When City Planners Attack: The Assault On Private Property Rights
By Tony DiPasquale (03/17/04)
Nothing can be more gratifying than the feeling one gets when they purchase their first home. The excitement, the adrenaline, that flows through your veins the moments you can actually walk inside and look to your spouse and say, “it’s ours”. Well the Supreme Court of Connecticut is here to inform residents of their state that private property is not definite and no longer is private.
In an unfortunate, but all too foreseeable event, the justices of the Connecticut Supreme Court, those stalwarts of individual liberty, decided that eminent domain should not be limited to merely public use of the land, but should now be expanded to the furtherance of a city’s economic plan.

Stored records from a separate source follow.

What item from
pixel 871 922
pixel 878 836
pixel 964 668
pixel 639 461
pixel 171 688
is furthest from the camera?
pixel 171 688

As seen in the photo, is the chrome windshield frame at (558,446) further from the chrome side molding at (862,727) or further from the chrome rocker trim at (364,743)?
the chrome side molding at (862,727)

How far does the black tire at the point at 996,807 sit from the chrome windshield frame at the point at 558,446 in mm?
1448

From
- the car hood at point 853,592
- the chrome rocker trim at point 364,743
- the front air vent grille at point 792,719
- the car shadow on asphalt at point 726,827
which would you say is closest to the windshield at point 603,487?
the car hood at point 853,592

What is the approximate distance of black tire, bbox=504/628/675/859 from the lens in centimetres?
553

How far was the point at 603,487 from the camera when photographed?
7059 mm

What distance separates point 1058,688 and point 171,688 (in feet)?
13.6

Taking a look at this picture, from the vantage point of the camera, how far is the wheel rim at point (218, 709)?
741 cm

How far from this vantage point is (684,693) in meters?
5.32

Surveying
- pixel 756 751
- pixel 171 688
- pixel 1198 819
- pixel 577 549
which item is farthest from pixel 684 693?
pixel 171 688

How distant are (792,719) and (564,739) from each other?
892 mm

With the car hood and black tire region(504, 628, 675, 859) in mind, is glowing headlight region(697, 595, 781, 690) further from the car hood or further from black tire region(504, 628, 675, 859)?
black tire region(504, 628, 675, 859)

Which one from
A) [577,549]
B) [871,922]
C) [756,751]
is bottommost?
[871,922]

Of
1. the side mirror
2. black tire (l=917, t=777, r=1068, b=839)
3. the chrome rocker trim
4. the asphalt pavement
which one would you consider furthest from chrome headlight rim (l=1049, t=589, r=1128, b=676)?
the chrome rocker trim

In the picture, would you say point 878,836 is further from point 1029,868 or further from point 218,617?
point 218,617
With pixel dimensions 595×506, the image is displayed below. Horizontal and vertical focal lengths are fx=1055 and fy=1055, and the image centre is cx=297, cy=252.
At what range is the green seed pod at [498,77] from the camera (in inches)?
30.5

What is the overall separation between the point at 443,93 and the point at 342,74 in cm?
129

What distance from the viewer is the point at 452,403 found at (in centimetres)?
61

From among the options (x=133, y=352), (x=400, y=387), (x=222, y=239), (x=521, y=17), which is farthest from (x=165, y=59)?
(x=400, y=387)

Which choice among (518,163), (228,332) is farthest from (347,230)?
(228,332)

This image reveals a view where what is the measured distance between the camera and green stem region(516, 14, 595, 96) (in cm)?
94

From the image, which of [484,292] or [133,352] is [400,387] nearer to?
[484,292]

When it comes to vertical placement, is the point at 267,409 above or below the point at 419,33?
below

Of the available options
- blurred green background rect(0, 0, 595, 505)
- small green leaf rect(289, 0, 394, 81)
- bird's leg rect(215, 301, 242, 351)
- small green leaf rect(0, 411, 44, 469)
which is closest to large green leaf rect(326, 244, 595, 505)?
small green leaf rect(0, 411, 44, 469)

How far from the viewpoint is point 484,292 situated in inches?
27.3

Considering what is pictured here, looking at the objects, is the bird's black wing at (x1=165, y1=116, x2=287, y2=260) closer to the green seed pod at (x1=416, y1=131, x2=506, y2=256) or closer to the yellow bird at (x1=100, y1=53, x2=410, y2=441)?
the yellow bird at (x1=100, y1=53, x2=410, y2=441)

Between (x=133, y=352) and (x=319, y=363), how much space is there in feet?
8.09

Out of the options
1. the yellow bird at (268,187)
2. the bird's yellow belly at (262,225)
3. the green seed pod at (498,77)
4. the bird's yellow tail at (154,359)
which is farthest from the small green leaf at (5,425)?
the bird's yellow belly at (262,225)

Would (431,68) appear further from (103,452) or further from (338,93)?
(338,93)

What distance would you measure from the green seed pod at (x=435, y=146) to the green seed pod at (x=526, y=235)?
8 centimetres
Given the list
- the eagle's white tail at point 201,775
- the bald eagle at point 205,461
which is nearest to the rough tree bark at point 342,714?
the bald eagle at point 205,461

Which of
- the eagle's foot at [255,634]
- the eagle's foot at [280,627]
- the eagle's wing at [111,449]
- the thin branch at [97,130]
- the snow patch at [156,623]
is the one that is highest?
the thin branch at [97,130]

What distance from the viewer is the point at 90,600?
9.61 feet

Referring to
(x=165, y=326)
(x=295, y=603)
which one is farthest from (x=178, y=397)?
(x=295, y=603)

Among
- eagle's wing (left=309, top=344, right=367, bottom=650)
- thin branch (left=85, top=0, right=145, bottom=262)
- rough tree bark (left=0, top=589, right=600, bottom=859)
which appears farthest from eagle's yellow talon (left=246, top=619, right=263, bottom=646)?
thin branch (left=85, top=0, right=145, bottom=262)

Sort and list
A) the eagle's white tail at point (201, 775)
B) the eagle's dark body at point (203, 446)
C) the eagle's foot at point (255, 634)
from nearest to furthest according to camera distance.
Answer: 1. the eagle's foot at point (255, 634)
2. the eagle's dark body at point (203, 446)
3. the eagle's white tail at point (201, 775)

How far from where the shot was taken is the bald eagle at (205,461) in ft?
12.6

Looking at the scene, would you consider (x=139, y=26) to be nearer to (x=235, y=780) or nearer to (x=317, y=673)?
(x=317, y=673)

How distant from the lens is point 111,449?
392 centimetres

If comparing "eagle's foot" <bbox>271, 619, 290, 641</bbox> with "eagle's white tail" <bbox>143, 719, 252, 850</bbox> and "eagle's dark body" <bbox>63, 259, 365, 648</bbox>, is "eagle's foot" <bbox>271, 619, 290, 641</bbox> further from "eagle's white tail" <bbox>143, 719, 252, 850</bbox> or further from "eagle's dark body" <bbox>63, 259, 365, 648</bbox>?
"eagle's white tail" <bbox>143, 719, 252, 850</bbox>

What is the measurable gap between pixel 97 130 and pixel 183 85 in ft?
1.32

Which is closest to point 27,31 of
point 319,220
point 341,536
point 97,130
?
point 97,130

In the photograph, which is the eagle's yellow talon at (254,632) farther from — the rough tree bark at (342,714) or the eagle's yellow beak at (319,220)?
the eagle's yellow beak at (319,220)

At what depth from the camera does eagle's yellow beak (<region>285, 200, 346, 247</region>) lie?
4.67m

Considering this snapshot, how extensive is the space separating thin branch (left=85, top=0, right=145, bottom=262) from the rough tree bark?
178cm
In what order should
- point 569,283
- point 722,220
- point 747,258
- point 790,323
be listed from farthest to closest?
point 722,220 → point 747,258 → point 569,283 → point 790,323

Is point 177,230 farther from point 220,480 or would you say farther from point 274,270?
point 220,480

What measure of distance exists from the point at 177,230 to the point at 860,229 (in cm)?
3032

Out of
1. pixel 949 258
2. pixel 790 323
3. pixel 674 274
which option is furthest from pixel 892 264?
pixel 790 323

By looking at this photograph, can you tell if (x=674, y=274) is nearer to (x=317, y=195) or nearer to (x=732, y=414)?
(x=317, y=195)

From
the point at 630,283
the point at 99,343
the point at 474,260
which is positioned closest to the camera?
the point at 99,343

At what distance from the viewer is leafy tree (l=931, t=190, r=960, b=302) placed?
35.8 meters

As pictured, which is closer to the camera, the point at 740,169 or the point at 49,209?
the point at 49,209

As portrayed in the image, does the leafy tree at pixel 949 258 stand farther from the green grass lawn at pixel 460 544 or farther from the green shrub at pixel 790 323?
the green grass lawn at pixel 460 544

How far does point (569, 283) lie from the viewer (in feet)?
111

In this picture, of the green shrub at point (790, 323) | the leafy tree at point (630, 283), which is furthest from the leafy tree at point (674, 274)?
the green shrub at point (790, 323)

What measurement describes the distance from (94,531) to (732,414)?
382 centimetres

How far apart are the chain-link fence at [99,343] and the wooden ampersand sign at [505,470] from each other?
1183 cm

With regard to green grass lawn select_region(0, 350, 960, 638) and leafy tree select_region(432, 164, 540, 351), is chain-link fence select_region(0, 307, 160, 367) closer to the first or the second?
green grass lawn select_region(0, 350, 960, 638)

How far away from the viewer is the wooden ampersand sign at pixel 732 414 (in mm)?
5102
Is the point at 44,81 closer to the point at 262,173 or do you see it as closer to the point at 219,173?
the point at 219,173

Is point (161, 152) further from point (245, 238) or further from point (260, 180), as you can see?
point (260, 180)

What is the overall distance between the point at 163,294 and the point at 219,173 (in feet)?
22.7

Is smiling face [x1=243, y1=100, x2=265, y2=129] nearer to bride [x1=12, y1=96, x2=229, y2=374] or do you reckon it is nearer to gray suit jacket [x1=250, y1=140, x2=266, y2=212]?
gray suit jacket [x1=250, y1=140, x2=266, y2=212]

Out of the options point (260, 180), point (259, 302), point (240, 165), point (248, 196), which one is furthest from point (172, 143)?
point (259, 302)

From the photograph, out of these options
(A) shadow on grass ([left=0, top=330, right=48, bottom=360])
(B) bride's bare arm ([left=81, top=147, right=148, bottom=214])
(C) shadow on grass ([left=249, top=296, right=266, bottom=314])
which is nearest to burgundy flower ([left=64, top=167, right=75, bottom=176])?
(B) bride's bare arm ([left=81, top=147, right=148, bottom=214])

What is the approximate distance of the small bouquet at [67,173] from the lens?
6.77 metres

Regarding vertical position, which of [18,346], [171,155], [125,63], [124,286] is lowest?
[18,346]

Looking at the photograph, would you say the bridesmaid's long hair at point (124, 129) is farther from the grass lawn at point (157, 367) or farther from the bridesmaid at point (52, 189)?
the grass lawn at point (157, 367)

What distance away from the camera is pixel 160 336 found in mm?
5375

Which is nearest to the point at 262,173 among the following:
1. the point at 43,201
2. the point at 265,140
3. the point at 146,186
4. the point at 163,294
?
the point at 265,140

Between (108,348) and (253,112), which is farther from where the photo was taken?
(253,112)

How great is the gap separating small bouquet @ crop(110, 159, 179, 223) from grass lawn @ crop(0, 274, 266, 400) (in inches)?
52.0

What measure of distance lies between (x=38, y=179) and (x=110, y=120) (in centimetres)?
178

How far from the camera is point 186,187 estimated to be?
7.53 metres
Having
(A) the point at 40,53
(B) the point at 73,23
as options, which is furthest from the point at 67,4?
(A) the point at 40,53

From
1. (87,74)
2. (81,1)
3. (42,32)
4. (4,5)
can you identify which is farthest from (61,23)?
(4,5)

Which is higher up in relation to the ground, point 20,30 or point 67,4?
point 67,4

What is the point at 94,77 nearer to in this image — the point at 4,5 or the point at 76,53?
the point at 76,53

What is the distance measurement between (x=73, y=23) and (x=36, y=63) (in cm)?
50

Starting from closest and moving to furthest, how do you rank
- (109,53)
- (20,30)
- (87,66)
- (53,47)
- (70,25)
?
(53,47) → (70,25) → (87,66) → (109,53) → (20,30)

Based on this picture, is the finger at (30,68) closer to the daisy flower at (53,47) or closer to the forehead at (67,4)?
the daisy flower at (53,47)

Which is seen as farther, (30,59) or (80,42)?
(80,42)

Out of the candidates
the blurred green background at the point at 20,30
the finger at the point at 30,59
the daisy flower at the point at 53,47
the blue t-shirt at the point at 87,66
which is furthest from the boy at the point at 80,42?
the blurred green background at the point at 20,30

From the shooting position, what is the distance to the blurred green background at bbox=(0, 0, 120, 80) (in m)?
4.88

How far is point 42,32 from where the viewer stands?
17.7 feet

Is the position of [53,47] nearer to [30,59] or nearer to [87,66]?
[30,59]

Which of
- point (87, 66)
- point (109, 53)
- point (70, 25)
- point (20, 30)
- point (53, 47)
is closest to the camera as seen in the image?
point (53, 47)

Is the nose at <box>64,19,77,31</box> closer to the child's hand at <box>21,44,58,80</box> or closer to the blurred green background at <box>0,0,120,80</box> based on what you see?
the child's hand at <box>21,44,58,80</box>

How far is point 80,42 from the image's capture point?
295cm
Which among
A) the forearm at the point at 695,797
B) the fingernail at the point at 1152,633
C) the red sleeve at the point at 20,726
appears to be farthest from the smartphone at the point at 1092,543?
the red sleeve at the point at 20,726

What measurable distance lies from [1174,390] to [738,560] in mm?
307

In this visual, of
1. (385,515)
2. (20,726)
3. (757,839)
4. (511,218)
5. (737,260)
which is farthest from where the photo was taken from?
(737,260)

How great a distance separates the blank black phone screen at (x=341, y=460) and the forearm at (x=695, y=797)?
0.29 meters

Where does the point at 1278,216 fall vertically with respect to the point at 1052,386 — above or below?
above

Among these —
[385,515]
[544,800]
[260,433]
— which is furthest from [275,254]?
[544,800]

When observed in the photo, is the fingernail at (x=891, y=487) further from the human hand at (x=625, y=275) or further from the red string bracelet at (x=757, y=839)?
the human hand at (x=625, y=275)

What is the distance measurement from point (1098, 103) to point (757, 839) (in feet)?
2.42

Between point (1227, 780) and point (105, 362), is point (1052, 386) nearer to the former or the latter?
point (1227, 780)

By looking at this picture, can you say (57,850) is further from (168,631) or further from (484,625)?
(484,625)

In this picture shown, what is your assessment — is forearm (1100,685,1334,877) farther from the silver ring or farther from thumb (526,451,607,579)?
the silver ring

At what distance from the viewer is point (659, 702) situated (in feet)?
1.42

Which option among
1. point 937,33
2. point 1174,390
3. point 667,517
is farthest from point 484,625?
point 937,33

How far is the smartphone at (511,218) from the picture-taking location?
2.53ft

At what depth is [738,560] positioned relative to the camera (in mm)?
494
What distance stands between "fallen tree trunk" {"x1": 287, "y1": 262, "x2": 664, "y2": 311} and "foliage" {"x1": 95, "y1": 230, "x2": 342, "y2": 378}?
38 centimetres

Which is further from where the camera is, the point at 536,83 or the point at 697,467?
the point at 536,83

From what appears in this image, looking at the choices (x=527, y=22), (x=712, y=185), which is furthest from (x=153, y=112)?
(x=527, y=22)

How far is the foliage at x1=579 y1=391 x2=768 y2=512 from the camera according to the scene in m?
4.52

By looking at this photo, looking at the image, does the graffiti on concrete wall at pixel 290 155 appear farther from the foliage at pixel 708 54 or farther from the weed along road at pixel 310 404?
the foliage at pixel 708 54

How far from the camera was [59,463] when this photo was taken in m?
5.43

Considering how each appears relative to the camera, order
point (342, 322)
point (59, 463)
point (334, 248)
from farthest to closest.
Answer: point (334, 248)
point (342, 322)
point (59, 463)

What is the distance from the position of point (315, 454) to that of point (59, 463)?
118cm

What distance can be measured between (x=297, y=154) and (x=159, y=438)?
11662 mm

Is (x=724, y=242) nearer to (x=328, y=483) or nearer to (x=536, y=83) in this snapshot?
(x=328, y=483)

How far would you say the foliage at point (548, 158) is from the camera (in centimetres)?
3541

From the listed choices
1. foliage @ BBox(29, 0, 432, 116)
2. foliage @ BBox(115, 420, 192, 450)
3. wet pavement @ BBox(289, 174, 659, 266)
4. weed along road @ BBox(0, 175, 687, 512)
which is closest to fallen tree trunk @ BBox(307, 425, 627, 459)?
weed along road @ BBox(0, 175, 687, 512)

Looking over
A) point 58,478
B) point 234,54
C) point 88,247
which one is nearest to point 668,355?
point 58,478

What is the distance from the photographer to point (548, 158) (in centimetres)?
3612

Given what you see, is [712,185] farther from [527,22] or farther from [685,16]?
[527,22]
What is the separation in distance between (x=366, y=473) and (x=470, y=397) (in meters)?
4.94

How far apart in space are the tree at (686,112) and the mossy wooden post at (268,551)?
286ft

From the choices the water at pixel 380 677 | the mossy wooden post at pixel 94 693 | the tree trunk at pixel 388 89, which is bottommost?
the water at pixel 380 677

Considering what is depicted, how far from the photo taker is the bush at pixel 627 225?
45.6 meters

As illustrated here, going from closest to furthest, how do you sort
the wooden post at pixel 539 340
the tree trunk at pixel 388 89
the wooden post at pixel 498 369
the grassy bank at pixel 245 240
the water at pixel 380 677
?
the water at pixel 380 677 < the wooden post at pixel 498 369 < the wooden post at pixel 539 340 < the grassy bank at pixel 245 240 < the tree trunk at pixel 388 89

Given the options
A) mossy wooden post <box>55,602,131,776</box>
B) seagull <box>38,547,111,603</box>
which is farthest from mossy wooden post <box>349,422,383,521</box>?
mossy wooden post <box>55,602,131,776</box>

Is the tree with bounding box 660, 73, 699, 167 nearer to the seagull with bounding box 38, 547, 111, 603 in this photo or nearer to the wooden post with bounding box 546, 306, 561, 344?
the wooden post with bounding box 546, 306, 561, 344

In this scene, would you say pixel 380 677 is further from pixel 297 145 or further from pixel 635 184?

In Kelo v. City of New London, the plaintiffs were owners of various properties in the city of New London, an area that was targeted to be “revitalized” under a city development plan. 2002 WL 32372999 (Conn.) (soon to be recorded in the Atlantic reporter, second series) In conjunction with a city established development corporation, the plaintiffs were approached to sell their property in furtherance of this goal of rejuvenating the city. This proposal was underway because New London had recently experienced “serious employment declines”, much of which was attributable to the loss of 1900 government sector jobs. Id. at 4.
When the plaintiffs still refused to sell their properties, the government created development corporation, in October 2000, voted to use eminent domain to acquire the property from those refusing to sell. By November 2000, the development corporation began condemnation proceedings on those unwilling sellers.
It should be mentioned that the development corporation will own the area scheduled for development, but lease certain lands to private developers in order to carry out their plans. To add insult to injury, the court records state that one such developer, Corcoran Jennison, is in the midst of negotiations with the city on a ninety-nine year lease on three of the parcels for the staggering amount of $1 per year. Kelo at 3. In turn, the development corporation is forecasting the revitalization plan to create 518-867 construction jobs, 718-1362 direct jobs, and 500-940 indirect jobs, while producing between $680,544 - $1,249,843 in property taxes, all this despite 50% of the land area expected to be tax exempt. Id.
For matters of eminent domain, the Connecticut Supreme Court held in Kelo v. City of New London that economic development, including increased tax revenues, could be considered a valid public use. Kelo at 16. But the question should not be whether the benefit amount is adequate in relation to the taking. If we allow governments to take property away from its citizens on the basis of job growth or increased tax revenue, we all become susceptible to the arbitrary whims of those in power.
What becomes of the couple that has worked their entire life in order to enable themselves to retire to a quaint little house near the water? Are we to allow government to kick this couple out of their home because they refuse to sell to a developer who wishes to build magnificent structures that will have the effect of increased revenues to the municipality’s coffers? Should we allow the bureaucrat to deprive them of their home because he “knows best” what to do with their land? Does anyone, for a moment, believe that this is what our Founding Fathers had envisioned would be a taking for the public benefit?
Our Founding Fathers believed that the private ownership of property was an essential part of freedom. In fact, John Adams once commented, “The moment the idea is admitted into society that property is not as sacred as the law of God, and that there is not a force of law and public justice to protect it, anarchy and tyranny commence.” We have now shattered that concept in favor of one that allows government to be the stewards of what we do with our property. I wish I could be confident that the U.S. Supreme Court, if they should address the matter of eminent domain in the near future, would find the interpretation of public use, like the one put forth by the Connecticut Supreme Court, outrageous, and rectify the situation. However, based on past decisions on eminent domain, and their recent decisions concerning campaign finance reform, not to mention their willingness to cite international law, I cannot help but lack confidence that they will uphold any semblances of individual liberty. Instead, I fear we have just witnessed yet another assault on our precious liberties.
It is time for freedom-loving Americans everywhere to assert their rights by informing their representatives that our votes can no longer be taken for granted; that we will hold their feet to the fire. If not now, when?